» **What to produce**: Find "United States, site massachusetts-wildlife_MA0397, 2023-11-23" and "Q: Fraction of annotators marking 'resting'?" in the records below. Copy the lines holding them and every line between, exactly, and no others.

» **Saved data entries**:
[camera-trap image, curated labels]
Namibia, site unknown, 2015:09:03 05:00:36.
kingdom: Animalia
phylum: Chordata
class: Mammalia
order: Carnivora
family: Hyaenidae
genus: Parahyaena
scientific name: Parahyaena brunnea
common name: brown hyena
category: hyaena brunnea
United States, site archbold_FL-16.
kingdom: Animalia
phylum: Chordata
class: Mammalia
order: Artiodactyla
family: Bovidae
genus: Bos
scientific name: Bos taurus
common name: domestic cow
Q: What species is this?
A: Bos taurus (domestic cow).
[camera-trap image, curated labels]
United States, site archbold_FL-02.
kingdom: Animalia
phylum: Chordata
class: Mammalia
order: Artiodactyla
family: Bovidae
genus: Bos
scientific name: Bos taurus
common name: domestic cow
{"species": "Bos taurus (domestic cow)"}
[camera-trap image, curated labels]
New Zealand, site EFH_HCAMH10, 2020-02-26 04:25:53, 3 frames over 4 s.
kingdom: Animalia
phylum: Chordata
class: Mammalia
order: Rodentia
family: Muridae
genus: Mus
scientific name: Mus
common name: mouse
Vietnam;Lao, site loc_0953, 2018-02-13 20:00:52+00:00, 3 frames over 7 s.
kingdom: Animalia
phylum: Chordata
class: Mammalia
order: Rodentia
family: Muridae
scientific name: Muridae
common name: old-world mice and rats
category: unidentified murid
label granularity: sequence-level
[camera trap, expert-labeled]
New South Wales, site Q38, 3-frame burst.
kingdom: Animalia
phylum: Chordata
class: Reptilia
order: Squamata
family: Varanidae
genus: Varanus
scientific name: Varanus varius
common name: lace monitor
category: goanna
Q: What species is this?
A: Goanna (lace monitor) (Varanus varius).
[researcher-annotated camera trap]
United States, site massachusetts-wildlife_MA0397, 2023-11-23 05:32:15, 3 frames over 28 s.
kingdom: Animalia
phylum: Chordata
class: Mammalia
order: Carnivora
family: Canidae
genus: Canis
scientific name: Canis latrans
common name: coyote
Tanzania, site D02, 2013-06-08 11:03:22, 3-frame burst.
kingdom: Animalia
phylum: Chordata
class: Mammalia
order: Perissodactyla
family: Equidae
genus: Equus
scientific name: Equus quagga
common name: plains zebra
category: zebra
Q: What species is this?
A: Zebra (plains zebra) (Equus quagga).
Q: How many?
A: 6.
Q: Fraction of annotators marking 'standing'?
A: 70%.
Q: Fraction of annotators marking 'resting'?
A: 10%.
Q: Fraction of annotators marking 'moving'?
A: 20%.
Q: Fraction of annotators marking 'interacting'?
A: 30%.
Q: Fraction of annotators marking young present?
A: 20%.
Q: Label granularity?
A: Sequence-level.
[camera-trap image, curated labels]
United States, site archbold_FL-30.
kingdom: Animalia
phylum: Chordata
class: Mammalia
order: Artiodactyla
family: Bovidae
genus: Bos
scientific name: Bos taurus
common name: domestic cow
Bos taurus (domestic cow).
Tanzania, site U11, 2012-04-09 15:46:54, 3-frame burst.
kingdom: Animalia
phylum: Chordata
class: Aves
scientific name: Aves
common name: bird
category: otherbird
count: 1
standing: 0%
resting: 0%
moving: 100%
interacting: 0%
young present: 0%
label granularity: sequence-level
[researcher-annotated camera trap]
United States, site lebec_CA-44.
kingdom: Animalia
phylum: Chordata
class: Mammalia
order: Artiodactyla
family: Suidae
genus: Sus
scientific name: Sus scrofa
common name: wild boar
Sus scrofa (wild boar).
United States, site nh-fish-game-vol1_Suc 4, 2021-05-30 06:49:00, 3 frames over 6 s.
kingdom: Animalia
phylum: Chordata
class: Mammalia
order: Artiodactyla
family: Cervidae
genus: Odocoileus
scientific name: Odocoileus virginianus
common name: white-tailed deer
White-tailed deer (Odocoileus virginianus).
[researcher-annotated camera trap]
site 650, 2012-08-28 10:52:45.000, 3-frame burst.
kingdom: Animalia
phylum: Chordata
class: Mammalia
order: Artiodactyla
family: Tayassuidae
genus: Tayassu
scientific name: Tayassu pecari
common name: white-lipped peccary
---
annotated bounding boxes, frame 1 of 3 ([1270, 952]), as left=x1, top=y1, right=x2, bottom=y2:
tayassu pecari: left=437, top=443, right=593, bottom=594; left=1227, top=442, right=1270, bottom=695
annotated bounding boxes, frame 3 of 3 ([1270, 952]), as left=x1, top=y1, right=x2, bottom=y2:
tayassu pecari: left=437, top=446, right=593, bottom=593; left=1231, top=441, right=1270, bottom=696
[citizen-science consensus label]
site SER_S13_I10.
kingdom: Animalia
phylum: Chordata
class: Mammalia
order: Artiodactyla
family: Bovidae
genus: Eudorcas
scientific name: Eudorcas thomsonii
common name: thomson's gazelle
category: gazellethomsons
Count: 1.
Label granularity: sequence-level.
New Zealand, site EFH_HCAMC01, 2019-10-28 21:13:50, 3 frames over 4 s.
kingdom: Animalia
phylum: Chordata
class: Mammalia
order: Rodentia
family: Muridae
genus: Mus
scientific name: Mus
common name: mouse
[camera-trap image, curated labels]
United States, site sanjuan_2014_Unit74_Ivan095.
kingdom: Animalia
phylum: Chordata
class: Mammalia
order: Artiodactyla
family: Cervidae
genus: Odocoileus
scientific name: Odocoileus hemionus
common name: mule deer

» **Response area**:
United States, site massachusetts-wildlife_MA0397, 2023-11-23 05:32:15, 3 frames over 28 s.
kingdom: Animalia
phylum: Chordata
class: Mammalia
order: Carnivora
family: Canidae
genus: Canis
scientific name: Canis latrans
common name: coyote
Tanzania, site D02, 2013-06-08 11:03:22, 3-frame burst.
kingdom: Animalia
phylum: Chordata
class: Mammalia
order: Perissodactyla
family: Equidae
genus: Equus
scientific name: Equus quagga
common name: plains zebra
category: zebra
Q: What species is this?
A: Zebra (plains zebra) (Equus quagga).
Q: How many?
A: 6.
Q: Fraction of annotators marking 'standing'?
A: 70%.
Q: Fraction of annotators marking 'resting'?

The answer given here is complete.